* **TASK DETAILS**: Word for word, restate the listing; omit the pictures.

* **DATASET SECTION**:
Segment Open

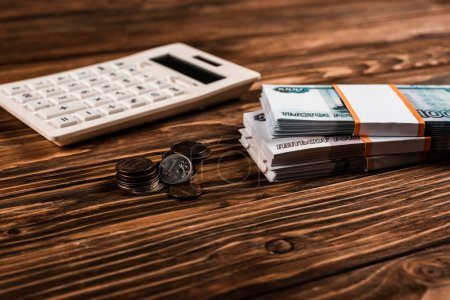 Photo for Selective focus of white calculator near russian money and coins on wooden table - Royalty Free Image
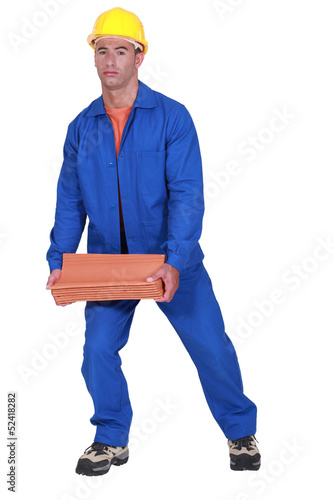 A roofer carrying tiles roof.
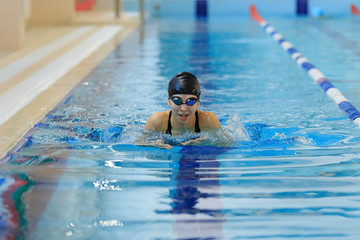 Young girl in goggles and cap swimming butterfly stroke style in the blue water pool.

Segment Closed

* **ANSWER FOR THIS EXERCISE**:
 Photo for Selective focus of white calculator near russian money and coins on wooden table - Royalty Free Image
 A roofer carrying tiles roof.
 Young girl in goggles and cap swimming butterfly stroke style in the blue water pool.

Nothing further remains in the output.